II. Nanofluidics: device physics, fabrication and application
Molecule/ion transport at the nanometer scale plays an important role in many biological, chemical, physical and engineering systems. Nanoscale channels offer a unique platform to explore new phenomena appearing for molecule confined in nanometers scales. New transport behavior and functionalities can be developed by taking advantage of the specific couplings occurring at these scales. The major challenges in nanofluidic research are the lack of fundamental understanding of the dynamic electric field coupling to the charged molecules at the nanoscale and the lack of reliable and low-cost top-down fabrication methods. We aim to understand the device physics of nanofluidic devices, to explore viable device fabrication and integration technologies and applications.
- X. Li, W. Guan, B. Weiner, and M. A. Reed. Direct Observation of Charge Inversion in Divalent Nanofluidic Devices. Nano Letters, 15, 5046 (2015).
- W. Guan, X. Li and M. A. Reed. Voltage Gated Ion and Molecule Transport in Engineered Nanochannels: Theory, Fabrication and Applications, Nanotechnology, 25, 122001 (2014). [Invited Review]

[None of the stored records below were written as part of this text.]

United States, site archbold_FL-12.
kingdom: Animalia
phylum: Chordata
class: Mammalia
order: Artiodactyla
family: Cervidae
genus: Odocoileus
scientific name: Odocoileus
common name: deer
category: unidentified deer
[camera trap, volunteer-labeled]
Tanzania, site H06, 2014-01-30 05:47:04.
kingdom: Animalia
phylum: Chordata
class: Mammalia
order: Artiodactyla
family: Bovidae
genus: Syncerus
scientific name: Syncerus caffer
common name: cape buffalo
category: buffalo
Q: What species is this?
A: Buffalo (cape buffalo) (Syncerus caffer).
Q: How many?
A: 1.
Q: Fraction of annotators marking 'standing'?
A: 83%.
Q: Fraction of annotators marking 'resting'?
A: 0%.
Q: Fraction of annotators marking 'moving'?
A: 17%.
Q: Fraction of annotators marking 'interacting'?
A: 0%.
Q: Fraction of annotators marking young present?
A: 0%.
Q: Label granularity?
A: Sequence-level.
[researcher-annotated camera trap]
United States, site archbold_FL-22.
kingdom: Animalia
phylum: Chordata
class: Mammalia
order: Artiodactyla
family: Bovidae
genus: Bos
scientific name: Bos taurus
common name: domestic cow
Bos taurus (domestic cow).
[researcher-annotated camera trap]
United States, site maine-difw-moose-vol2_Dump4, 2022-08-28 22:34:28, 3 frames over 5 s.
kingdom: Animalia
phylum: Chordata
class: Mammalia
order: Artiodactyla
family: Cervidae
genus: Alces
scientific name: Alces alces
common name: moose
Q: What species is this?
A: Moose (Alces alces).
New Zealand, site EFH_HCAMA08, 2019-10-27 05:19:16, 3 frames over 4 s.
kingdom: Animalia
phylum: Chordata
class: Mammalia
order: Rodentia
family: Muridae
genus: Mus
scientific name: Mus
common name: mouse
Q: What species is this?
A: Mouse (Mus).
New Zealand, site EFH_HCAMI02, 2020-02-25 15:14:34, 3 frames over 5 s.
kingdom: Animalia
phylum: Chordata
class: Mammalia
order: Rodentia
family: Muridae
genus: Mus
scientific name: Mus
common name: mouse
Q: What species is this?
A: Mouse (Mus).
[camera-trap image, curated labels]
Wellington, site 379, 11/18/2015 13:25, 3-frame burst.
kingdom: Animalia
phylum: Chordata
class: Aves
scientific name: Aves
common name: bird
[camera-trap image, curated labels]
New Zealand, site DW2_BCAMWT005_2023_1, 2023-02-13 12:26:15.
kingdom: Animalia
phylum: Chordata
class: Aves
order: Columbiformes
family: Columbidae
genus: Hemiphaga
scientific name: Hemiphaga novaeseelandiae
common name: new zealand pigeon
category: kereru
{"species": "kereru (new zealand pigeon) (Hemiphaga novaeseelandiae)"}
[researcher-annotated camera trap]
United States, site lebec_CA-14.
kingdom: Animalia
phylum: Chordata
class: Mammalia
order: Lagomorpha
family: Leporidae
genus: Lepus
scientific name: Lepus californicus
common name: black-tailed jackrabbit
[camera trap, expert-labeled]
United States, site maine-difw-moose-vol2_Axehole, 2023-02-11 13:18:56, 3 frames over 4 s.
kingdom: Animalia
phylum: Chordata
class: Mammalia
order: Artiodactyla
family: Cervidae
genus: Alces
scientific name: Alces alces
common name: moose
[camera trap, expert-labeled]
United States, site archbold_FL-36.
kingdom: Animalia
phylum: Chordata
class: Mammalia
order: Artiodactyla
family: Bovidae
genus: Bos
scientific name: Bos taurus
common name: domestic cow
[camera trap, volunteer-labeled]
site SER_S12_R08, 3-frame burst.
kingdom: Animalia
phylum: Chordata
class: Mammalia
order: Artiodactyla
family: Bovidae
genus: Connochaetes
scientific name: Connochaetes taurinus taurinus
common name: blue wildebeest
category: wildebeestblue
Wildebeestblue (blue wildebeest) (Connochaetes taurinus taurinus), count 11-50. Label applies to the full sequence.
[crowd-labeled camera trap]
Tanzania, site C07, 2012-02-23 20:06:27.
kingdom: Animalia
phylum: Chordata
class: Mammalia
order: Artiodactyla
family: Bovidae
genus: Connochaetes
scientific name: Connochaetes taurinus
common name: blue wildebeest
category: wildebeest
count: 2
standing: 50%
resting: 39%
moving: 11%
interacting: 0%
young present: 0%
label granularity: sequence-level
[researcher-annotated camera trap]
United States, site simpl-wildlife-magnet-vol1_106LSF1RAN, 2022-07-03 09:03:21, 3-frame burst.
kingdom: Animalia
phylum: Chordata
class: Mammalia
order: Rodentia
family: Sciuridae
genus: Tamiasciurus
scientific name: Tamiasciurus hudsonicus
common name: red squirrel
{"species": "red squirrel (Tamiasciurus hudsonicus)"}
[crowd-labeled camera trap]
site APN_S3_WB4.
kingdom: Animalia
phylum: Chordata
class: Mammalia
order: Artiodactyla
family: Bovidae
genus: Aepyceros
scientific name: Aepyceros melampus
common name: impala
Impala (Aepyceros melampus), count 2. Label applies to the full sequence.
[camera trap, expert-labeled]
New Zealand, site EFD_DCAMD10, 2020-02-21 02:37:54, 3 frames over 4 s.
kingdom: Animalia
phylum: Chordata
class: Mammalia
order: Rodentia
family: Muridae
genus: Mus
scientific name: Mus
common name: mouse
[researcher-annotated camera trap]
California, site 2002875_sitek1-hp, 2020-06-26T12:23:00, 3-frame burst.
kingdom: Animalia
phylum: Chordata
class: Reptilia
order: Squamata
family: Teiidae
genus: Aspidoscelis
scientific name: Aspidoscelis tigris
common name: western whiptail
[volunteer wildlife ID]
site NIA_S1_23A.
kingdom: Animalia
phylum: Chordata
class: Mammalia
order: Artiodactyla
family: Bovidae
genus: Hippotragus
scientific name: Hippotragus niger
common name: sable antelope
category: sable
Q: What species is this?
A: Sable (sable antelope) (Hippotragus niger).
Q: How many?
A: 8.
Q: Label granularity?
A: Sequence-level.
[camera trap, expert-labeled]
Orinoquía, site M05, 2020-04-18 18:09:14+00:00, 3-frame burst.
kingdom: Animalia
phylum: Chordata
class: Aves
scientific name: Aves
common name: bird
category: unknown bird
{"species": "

- W. Guan, and M. A. Reed. Electric Field Modulation of the Membrane Potential in Solid-State Ion Channels. Nano Letters, 12, 6441 (2012).
- W. Guan, R. Fan, and M. A. Reed. Field-effect reconfigurable ionic diode. Nature Communications, 2, 506 (2011).
III. Cell Mechanotyping
The mechanical behavior of individual cells plays an important role in regulating various biological activities at the molecular and cellular level. It can serve as a promising label-free marker of cells’ physiological states. In the past decades, several technologies have been developed for understanding the association between the cell mechanical changes and human diseases. However, numerous technical challenges still remain for realizing high-throughput, robust and easy-to-perform measurements on single-cell mechanical properties.
- X. Yang, Z.Chen, J. Miao, L. Cui and W. Guan. High-throughput and label-free parasitemia quantification and stage differentiation for malaria-infected red blood cells. Biosensors and Bioelectronics, 98, 408 (2017).